8. Power (magnification) and aperture (diameter of main lens) selection: A binocular will always be defined by two very important numbers, power being first and aperture being second in the description of any given model. Examples are 7x35, 8x42, 10x50, and so on. You might find the variety available to be confusing, especially if you’re surfing the websites or looking through, say, Orion’s catalog. We’ll narrow things down rather quickly, though. Many experienced bino users would say that the ideal “one size fits all” astronomy model is 10x50mm, followed closely by 8x42mm or 8x40mm. Ten power is the best compromise in magnification between higher powers with images that are hard to hold steady by hand and lower powers that often don’t magnify quite enough for pleasing resolution. Fifty millimeter aperture seems about ideal between the size and weight concerns you’d have with a model larger than 60mm, and the reduced light-gathering ability that a 35mm gives. A good bino of 10x50mm type should yield an apparent width of field of about 5 degrees; some models will do even better. An 8x42mm should, because of the lower power, yield 5.5 degree to 6.5 degree fields. By the way, you can easily figure a binocular’s “exit pupil” rating by simply dividing the aperture (in millimeters) by the power number, as in this example: 10x50 works out to a 5mm diameter exit pupil, which is ideal for most people. The exit pupil is simply the diameter of the light beam emitted though the eyepiece into your eye, always expressed in millimeters. This value should approximate the diameter of your dark-adapted pupils at their full dilation, and not be substantially larger or smaller. (I’ll skip a detailed reason.)

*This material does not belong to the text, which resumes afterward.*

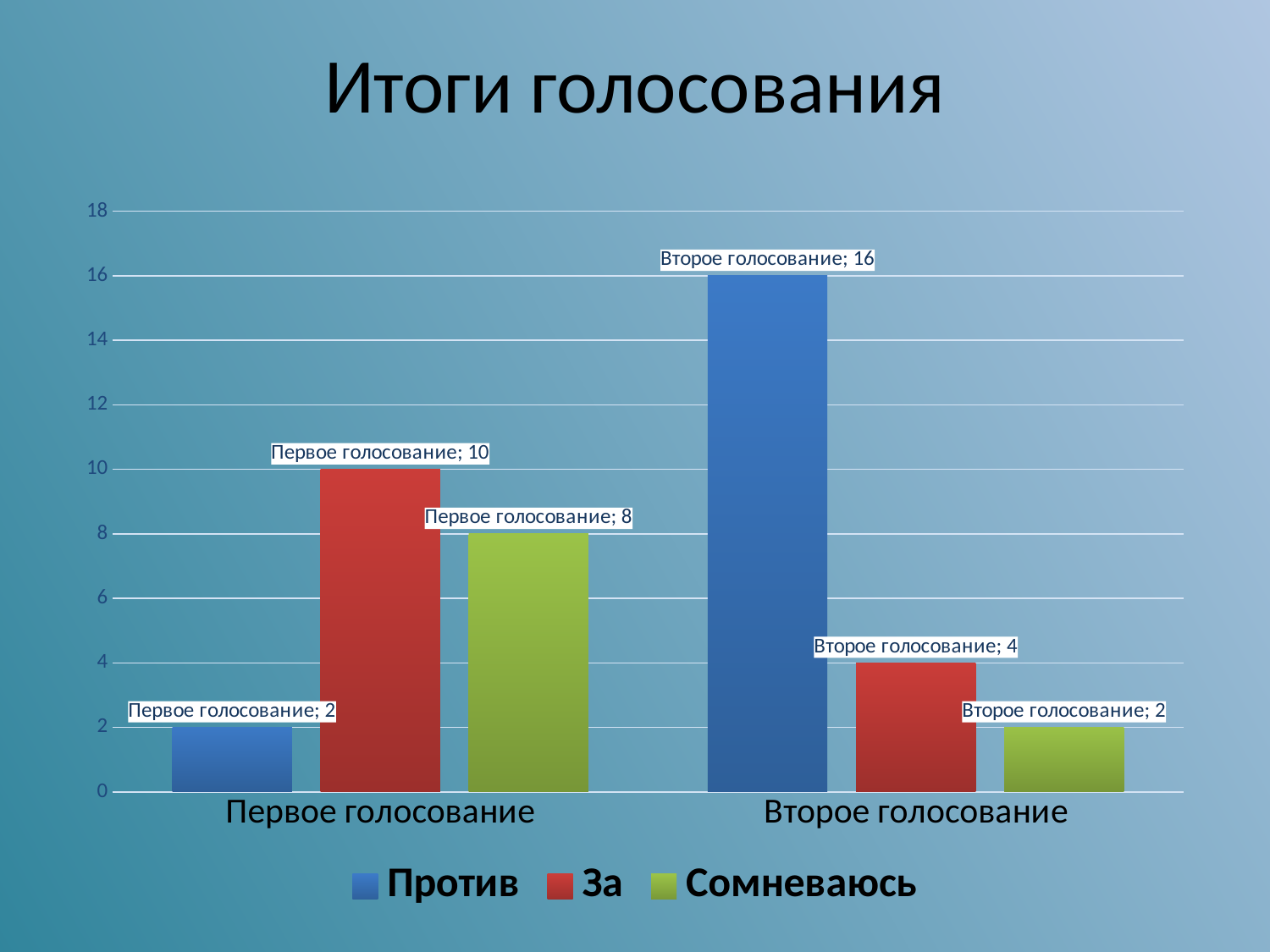
What is the value for Сомневаюсь in Второе голосование? 2 What is the value for За in Первое голосование? 10 Which series has the highest value in Второе голосование? Против How many series does the legend list? 3 How many categories are shown on the x axis? 2 What is the value for Против in Второе голосование? 16 What is the title of the slide? Итоги голосования What is the value for Против in Первое голосование? 2 What kind of chart is shown on the slide? Bar chart Which is larger: За in Первое голосование or За in Второе голосование? За in Первое голосование Which series has the lowest value in Первое голосование? Против What is the difference between Против in Второе голосование and Против in Первое голосование? 14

Next month in this space look for part 2 of this article, which will take you through reasons why binoculars are sometimes a better choice for certain kinds of observing than telescopes.

In line with that thought, here’s a brief preview of my main reason—it’ll dramatize beautifully why no telescope is the equal of a suitable binocular for viewing large celestial objects (or rich starfields) that can truly only be seen in their entirety and appreciated fully in a binocular. If you’ve got a bino, train it on the Pleaides, M45. Never seen this cluster in a bino? You’ll be a believer! Also, sweep the central Cygnus Milky Way just below Gamma Cygni (Sadr)—only a binocular can show this spectacle the way it should be seen.